Honda adds Dax to minimoto fleet
Intake: The motorcycle market has seen an interesting return to small displacement fun in the last five years, spurred mainly by Honda’s minimoto fleet, which is comprised of the Grom and Monkey. Now the Dax joins the fold and brings new flair to the 125cc party. The Dax shares the main components with the Super Cub, including a 125cc fuel-injected four-stroke engine mated to a four-speed transmission with a centrifugal clutch. The recent announcement only concerns the Dax’s launch in Europe, but we expect that in time this too will come stateside.
Exhaust: The Dax will likely be a great choice for riders who like the idea of a Grom but feel too cramped on the smaller chassis. If you are willing to sacrifice the manual clutch in favor of the centrifugal one, we’d suggest waiting for a U.S.-spec Dax to get your minimoto kicks.
Felicity Ace is gone forever, but VW Group CEOs promise cars for customers
Intake: After the VW group lost approximately 4000 vehicles on the now-sunken Felicity Ace cargo ship, we are learning how some of their premium brands ensure their customers will be made whole. Automotive News reports that CEOs for Lamborghini, Audi, and Bentley went on the record stating so. Audi CEO Markus Duesmann says the marque will replace the roughly 1800 cars lost, noting that “it will take some time, but we will do our best.” Lamborghini CEO Stephan Winkelmann noted that 85 vehicles were destroyed, and 15 of them were among the 600-unit run of Aventador Ultimae Editions, which had already ceased production. Lamborghini successfully reopened supply lines to reproduce the 15 units lost, however, and the last of its kind, V-12 powered supercar will be remade for customers just like the other lost Lambos. Winkelmann admits the process was “tricky”—with the current supply chain situation, we can only imagine it was nightmarish. Bentley CEO Adrian Hallmark says it has a plan to replace more than half of the 189 Bentleys lost on the ship, and all customers will be made whole within six months: “We’ve promised those customers, and we’re doing some clever things with dealers to keep [those customers] mobile, which I won’t talk about.”

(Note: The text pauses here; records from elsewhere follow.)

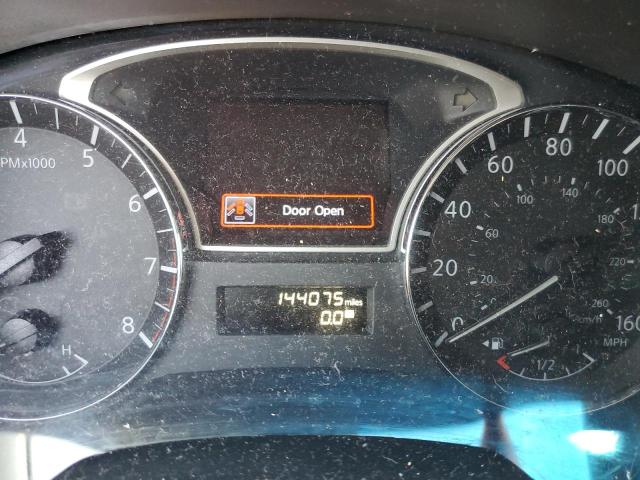 Foto 8 de la subasta – 2015 NISSAN PATHFINDER con VIN 5N1AR2MN3FC644784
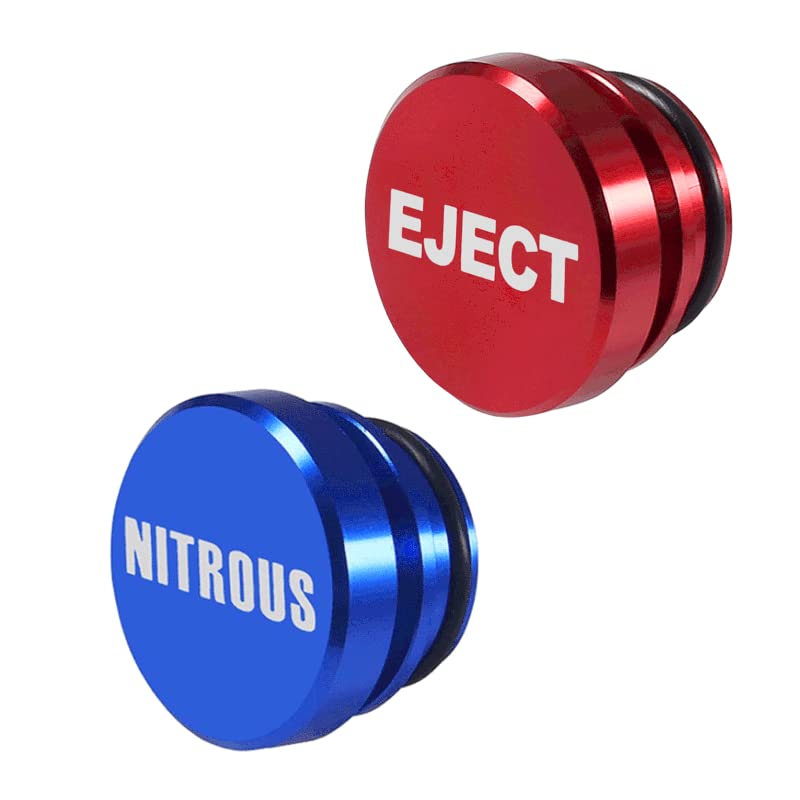 NITROUS+EJECT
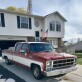 1980 GMC Other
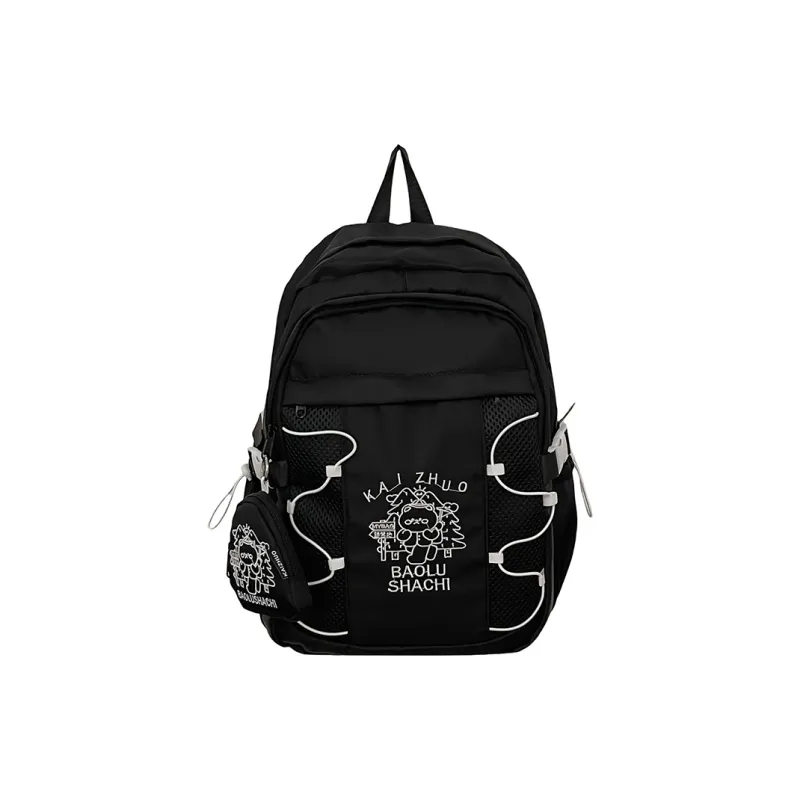Morellybear Backpacks-18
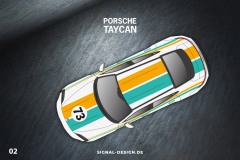 porsche_taycan_designs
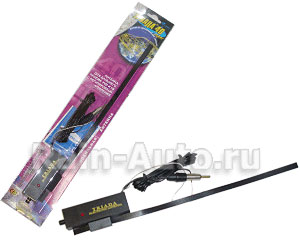   -40 SUPER 10981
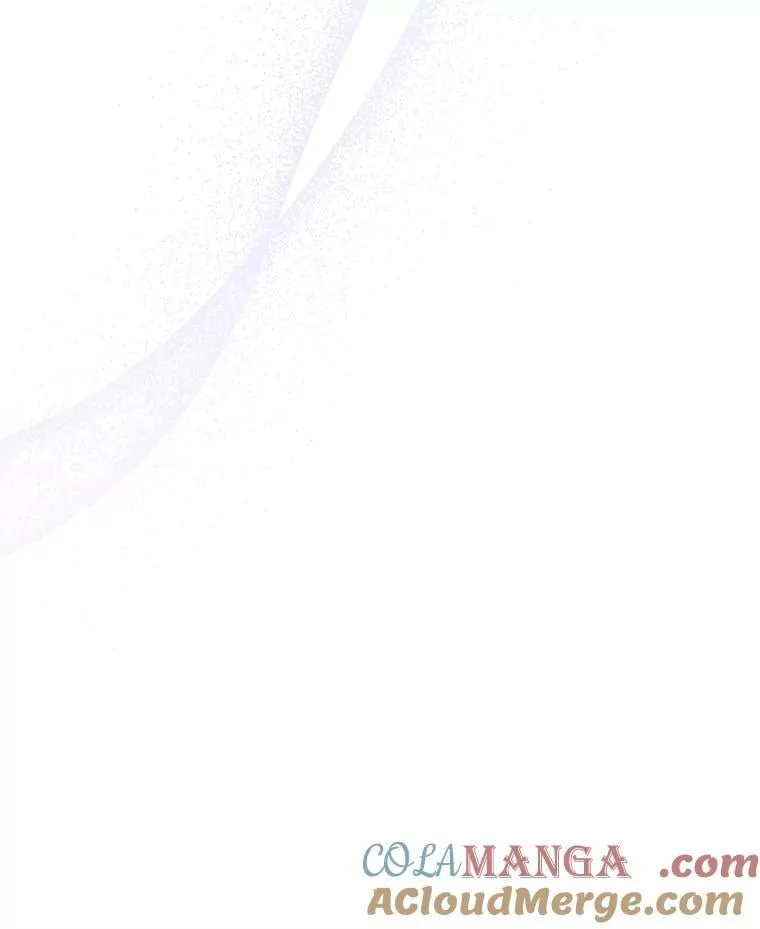 15.你是我的吗 第129页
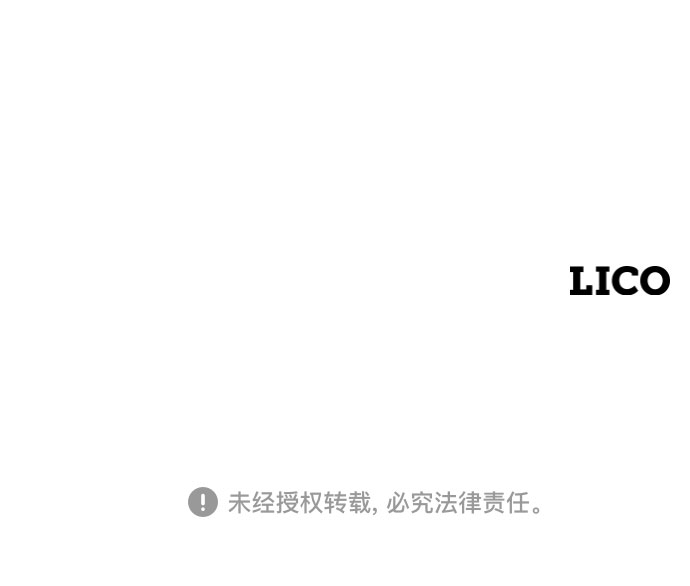 第45话140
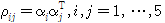 https://cdn.apub.kr/journalsite/sites/jksae/2022-064-05/N0740640507/images/PICA0F7.gif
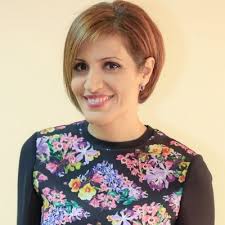 International Rising Talents Laureates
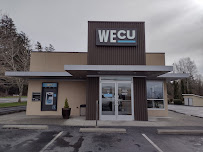WECU Blaine 03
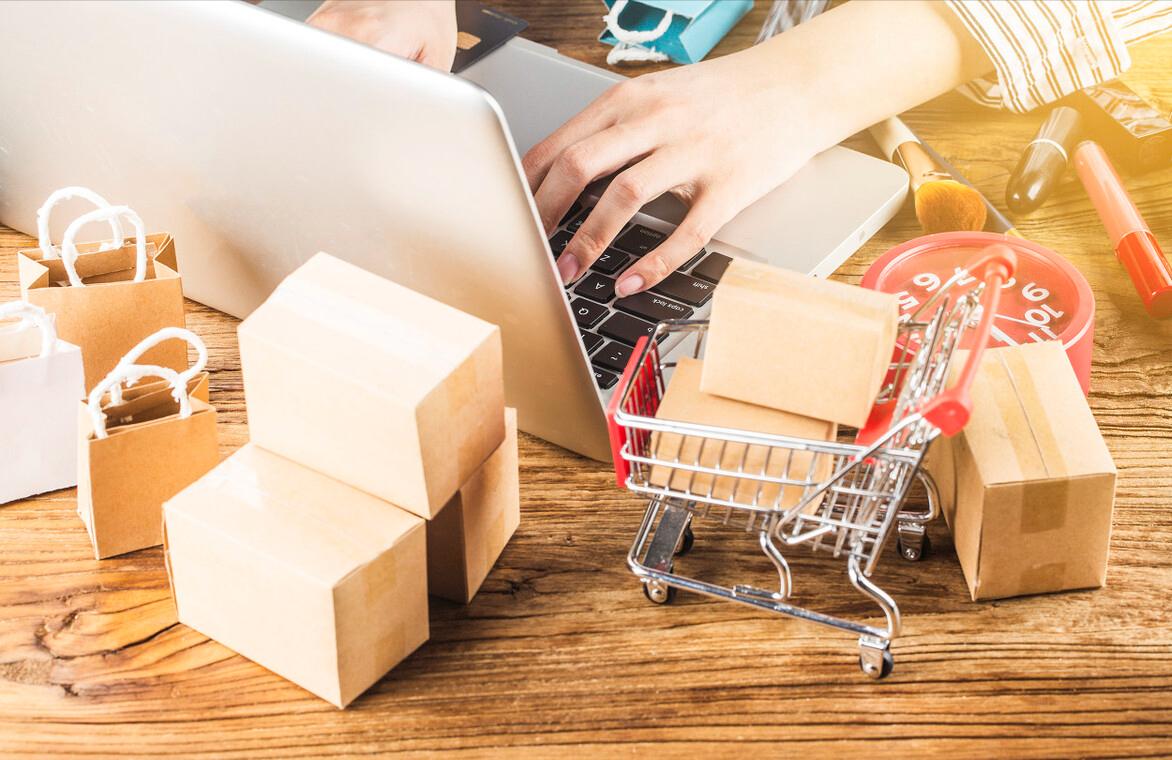 在国外买拼多多,国外也有淘宝和京东拼多多吗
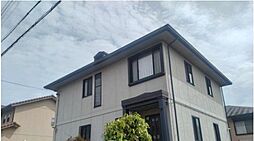 陽光台　中古戸建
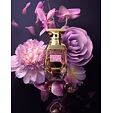 Afnan Violet Bouquet Eau de Parfum (Femme) 80 ml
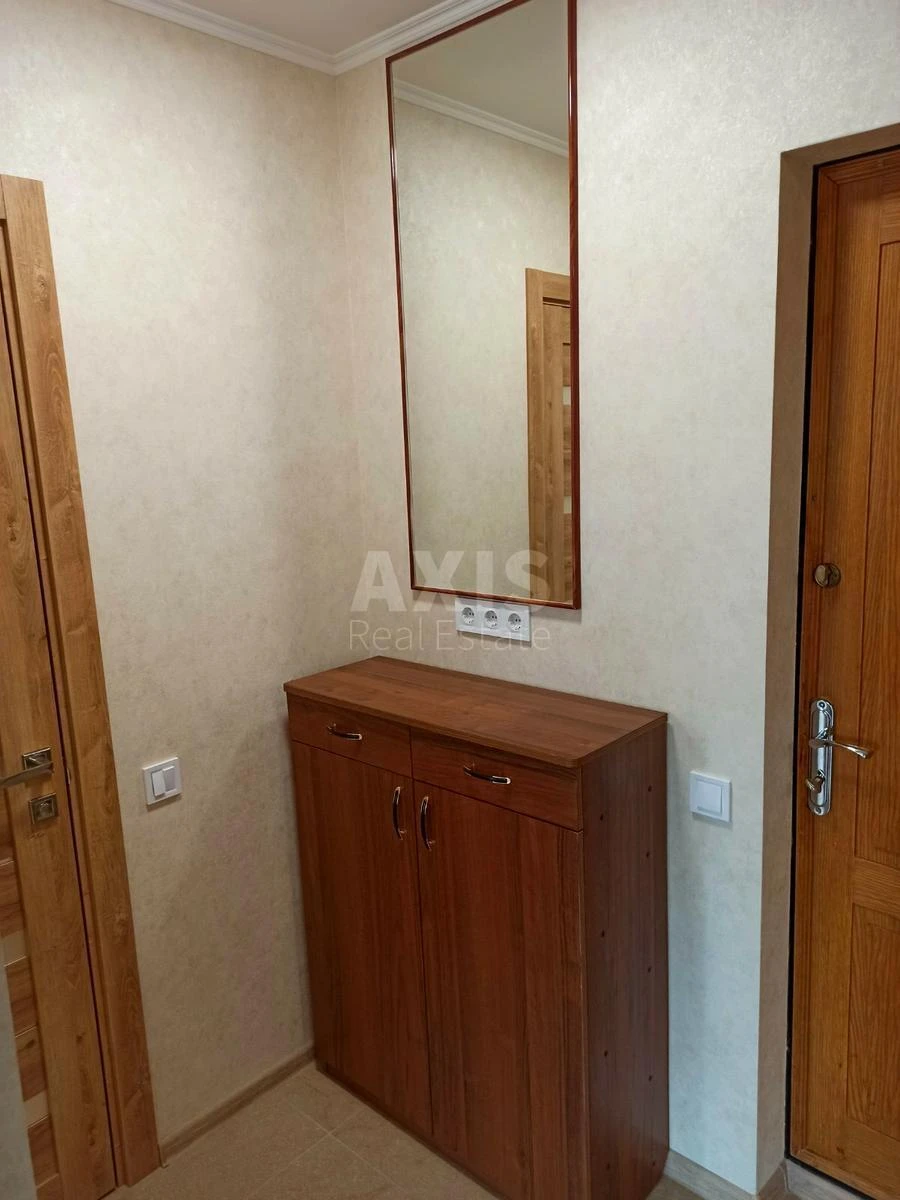 1k apartment pr-t Golosii'vs'kyj 116630613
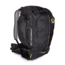 Mountainsmith Approach 40 Short Torso Panel Loader Pack, Heritage Black 13-50105-01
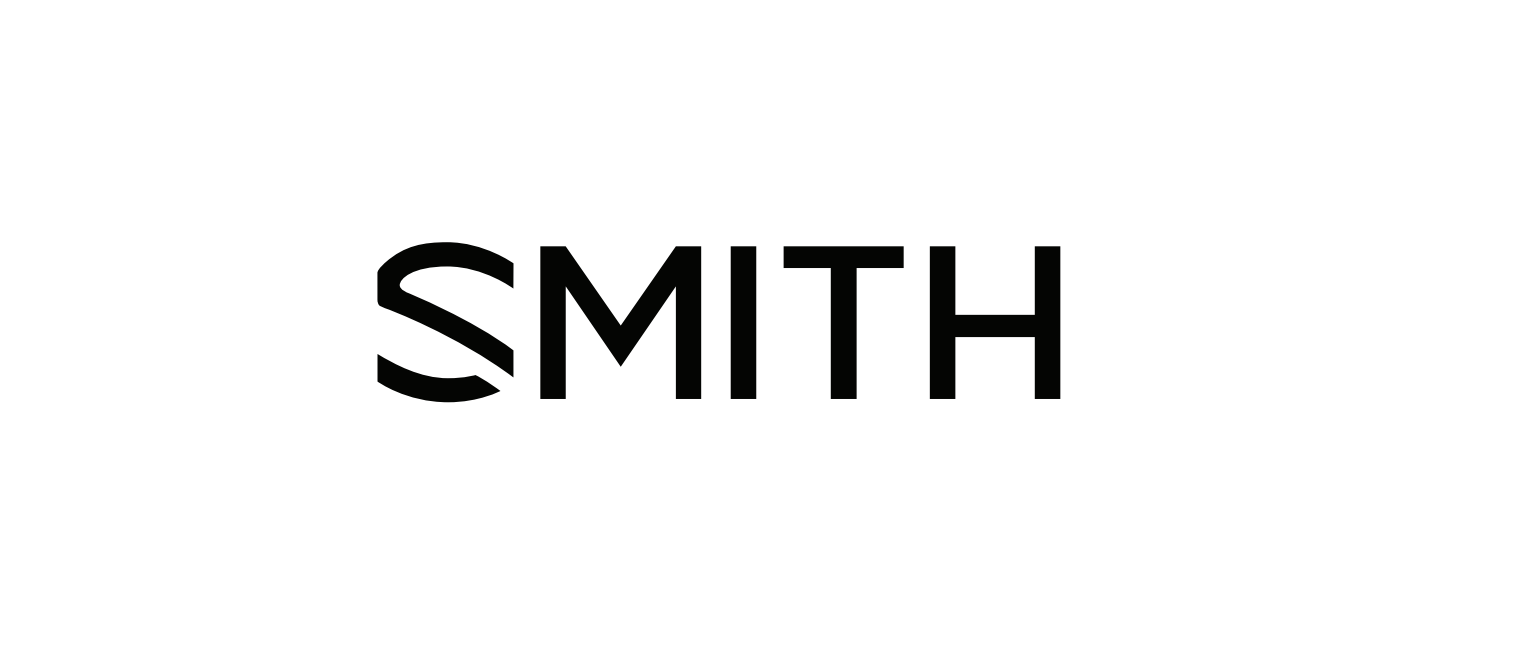 SMITH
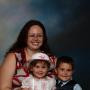 Marie Garrison Photo 17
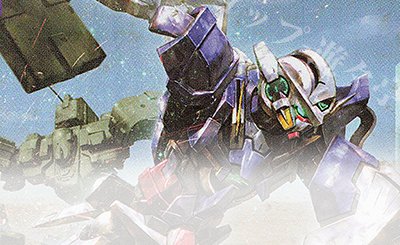 C+ 予期せぬ出来事(パラレル)(ST01収録) 販売 | Heroic Beginnings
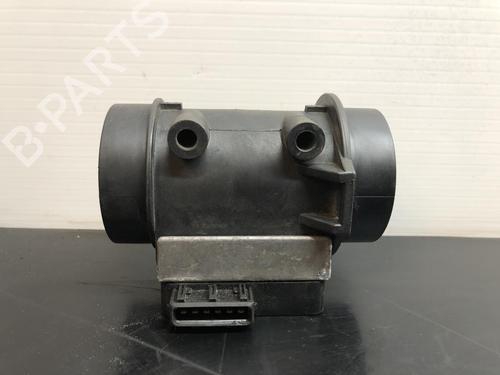 Mass air flow sensor SAAB 9-5 Estate (YS3E) 2.3 Turbo 0280212019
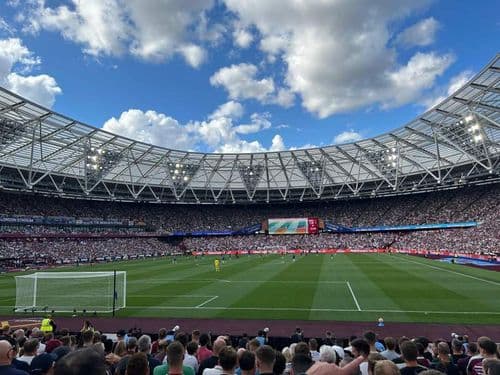 category placeholder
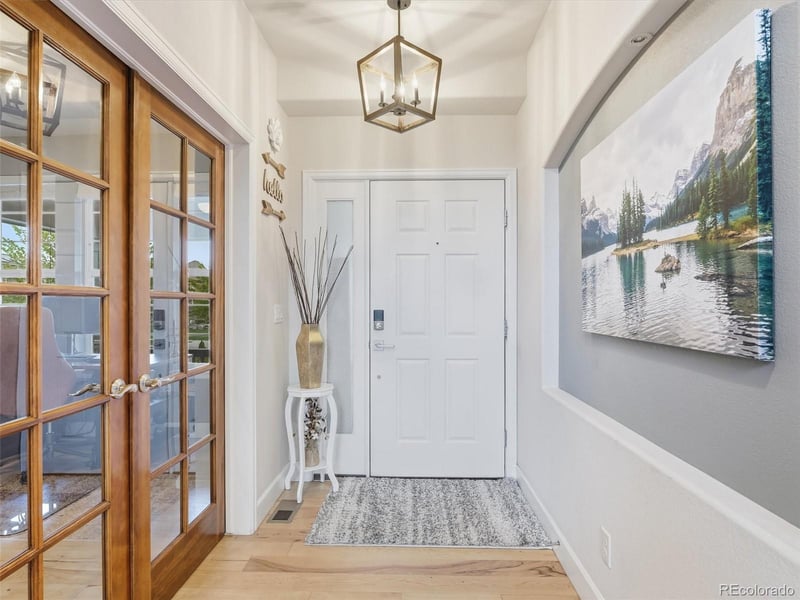 8787 Gardenia Cir, Arvada, CO 80005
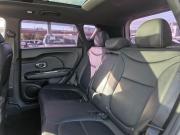Kia Soul II Нижний Новгород  - изображение 26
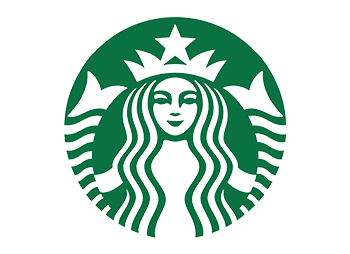 Starbucks – Jogo das Estrelas 2017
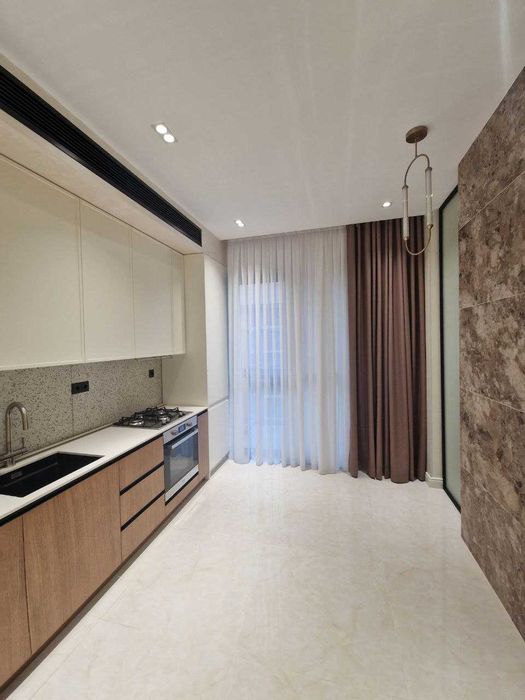 Занавеси -быстро и красиво!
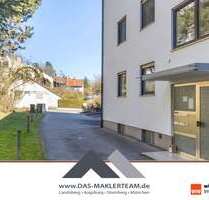 Haus zum Kaufen in Freising 2.985.000,00 € 747 m²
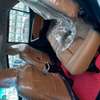 TOYOTA FORTUNER DIESEL NEW IMPORT. thumb 4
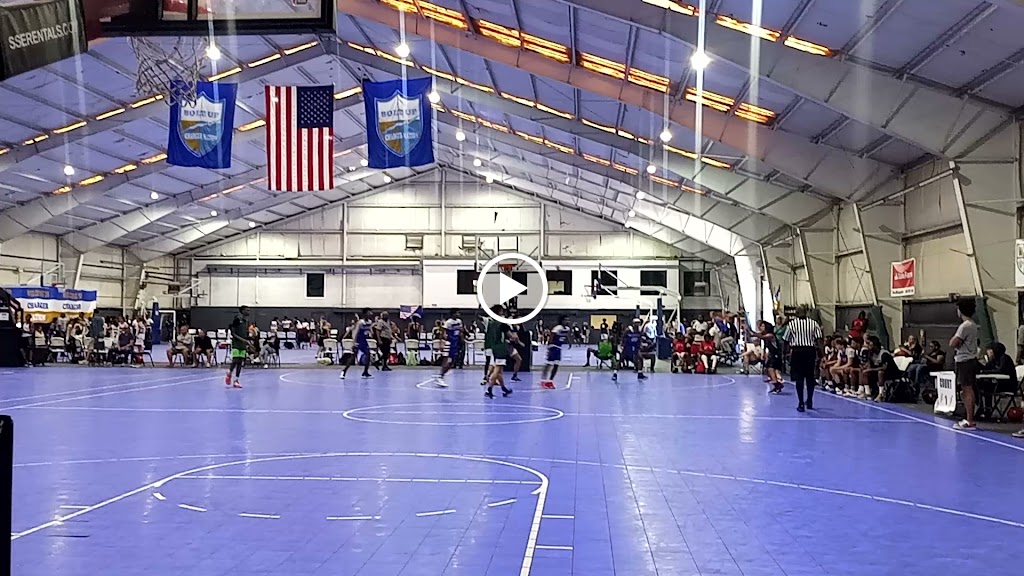 Pennsbury Racquet Club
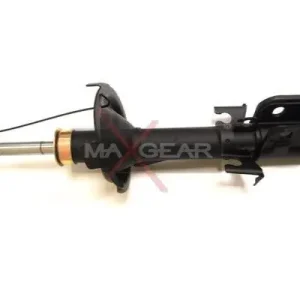 AMORTYZATOR DB P. VITO -03 Wybór klientów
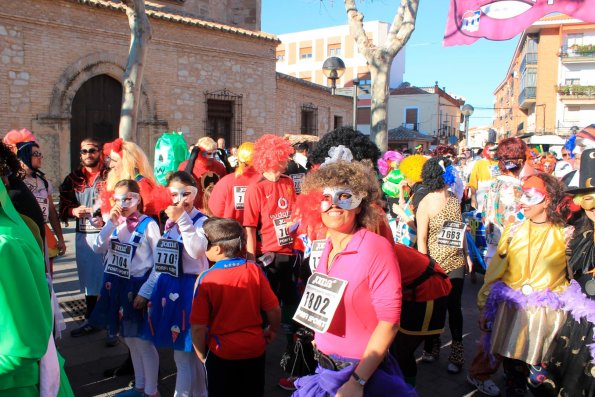 Carrera de Mascaras-carnaval-2014-03-08-fuente Area de Deportes-093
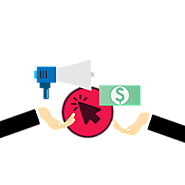 Pay Per Click Agency USA | Pay Per Click Advertising USA | PPC Management Agency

Exhaust: While Porsche wasn’t part of the discussion, Bentley’s CEO is likely tight lipped for good reason: There’s a good chance customers of sunken Bentleys are offered free loaner cars from the selling dealership (be it routing inventory into the service loaner fleet or offering temporary use of a vehicle from their pre-owned inventory). Such luxuries are usually unavailable for lower-tier products. No word on how many Volkswagens were lost on the Felicity Ace, or whether their intended owners will get anything but a new delivery date and a sincere apology.
Integra pre-orders are skewing heavily toward stick-shift A-Specs
Intake: Immediately following a host of pricing and options details released last week, Acura opened the preorder books for the reborn 2023 Integra. With the availability of the six-speed manual transmission was limited to the top-trim Integra A-Spec, we hoped that the cost jump wouldn’t ward off interested customers. Thankfully, that doesn’t seem to be the case: 70 percent of existing Integra reservations are for manual-equipped models. Though we’re still talking reservations and not confirmed orders, that take-rate is substantially higher than the average over all of the previous generations from 1986 to 2001, which was only around 50 percent.
Exhaust: Our hats are off to all those who spec’d the six; it’s the only way to enjoy a car like this. That said, if we’re reading between the tea leaves: It’s more likely that an enthusiast would pre-order a car like this, and by extension, get the manual. We’d be curious to see what the manual vs. CVT rate is in 2025— will it balance out a bit more? Honda has a learning opportunity on its hands: Its most devoted enthusiasts are still willing to pony up for a manual transmission.